UK banks have been preparing themselves for the wave of small and medium-sized enterprises (SMEs) topping up with the Bounce Back Loan Scheme (BBLS) once the Chancellor reopens the coronavirus-related scheme on 9 November.
Banks have already lent £38 billion under this scheme, which is 100 per cent state-guaranteed.
Following England’s second lockdown, which started on 5 November 2020, Rishi Sunak had to extend the BBLS’ applications deadline from November to January and allow loans to be topped up.
According to NatWest, an estimate of a third of their existing BBLS customers, which is around 100,000 businesses, could be eligible for a top-up if their loan did not reach the maximum amount of £50,000 during their first time of borrowing. Plus, SMEs could also access this loan if they did not meet the 25 per cent revenue threshold.

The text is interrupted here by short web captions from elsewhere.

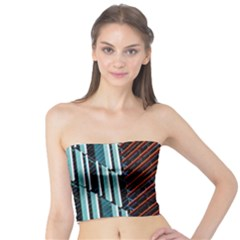 Red And Black High Rise Building Tube Top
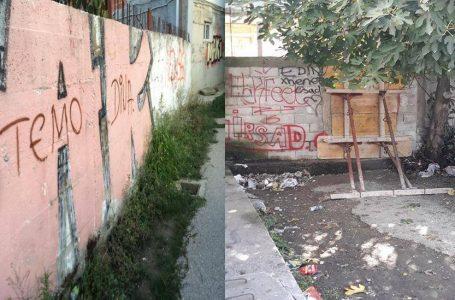 Zid srama i poniženja u naselju Totoši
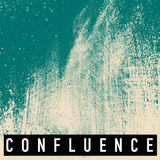 Confluence : Entretien avec Salah Issaad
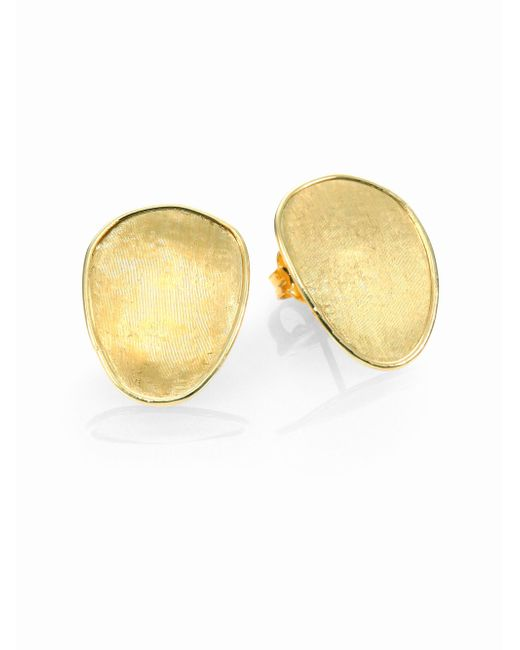 Marco Bicego - Metallic Lunaria 18k Yellow Gold Small Button Earrings - Lyst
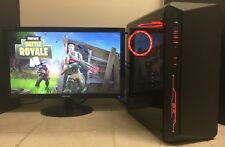 RGB Gaming PC Desktop Computer NVIDIA GeForce GTX 1060 Intel 4-Core i5 8GB 1TB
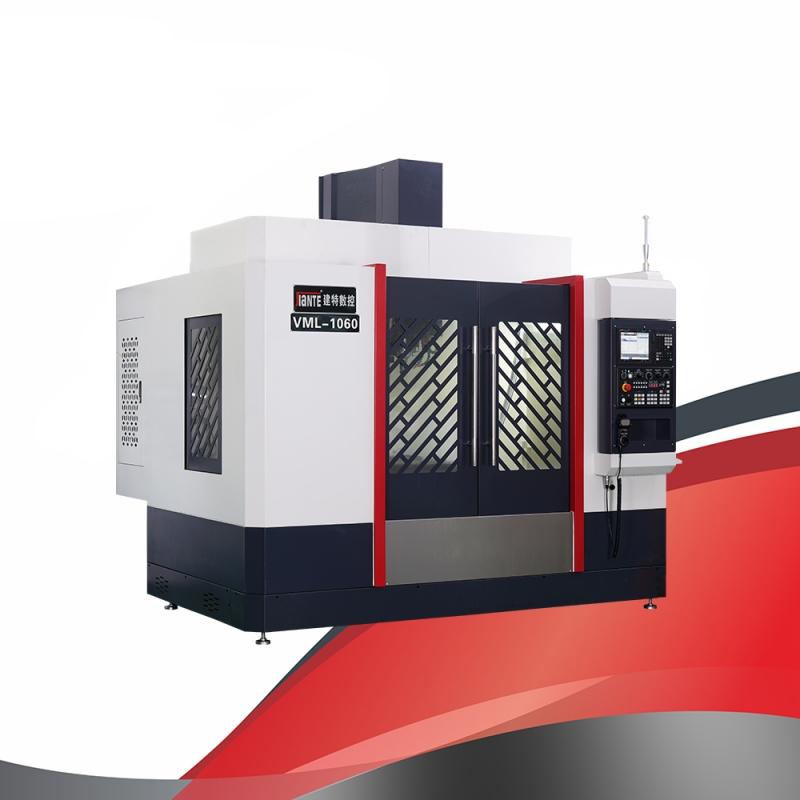 VML-1060
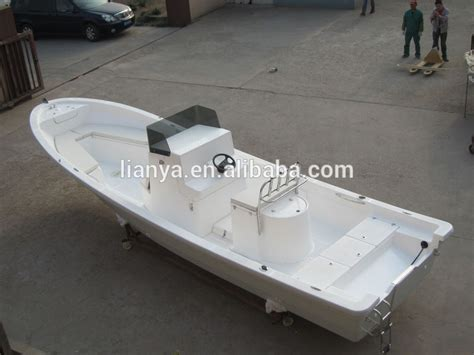 Panga Boat A Vendre by Liya T Top Center Console Panga Boats 5 8m New Design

NatWest, which taxpayers own more than 60 per cent, has lent £8 billion already for the BBLS.
Despite this being good news for SMEs, the National Audit Office has predicted that they estimate 60 per cent of these loans will not be repaid. Additionally, the BBLS, like most of these COVID-19 schemes, have encountered allegations of fraud.
Additionally, investigations into other coronavirus emergency loan schemes are piling up. According to the Sunday Times, the Coronavirus Business Interruption Loan Scheme (CBILS), which businesses can borrow up to £5 million from and the Treasury covers interests payments during the first year, has granted £17 billion worth of loans to 73,094 businesses.
High street larger banks can charge less than 6 per cent in annual interest on CBILS, while smaller banks who cannot borrow at the same low rate can charge up to 14.99 per cent in annual interest. Taxpayers cover the fees in the first year.
The Treasury has since recognised that loans were not the “right answer” for all businesses and suggested these organisations should look at deferred tax, the furlough scheme and grants for further support.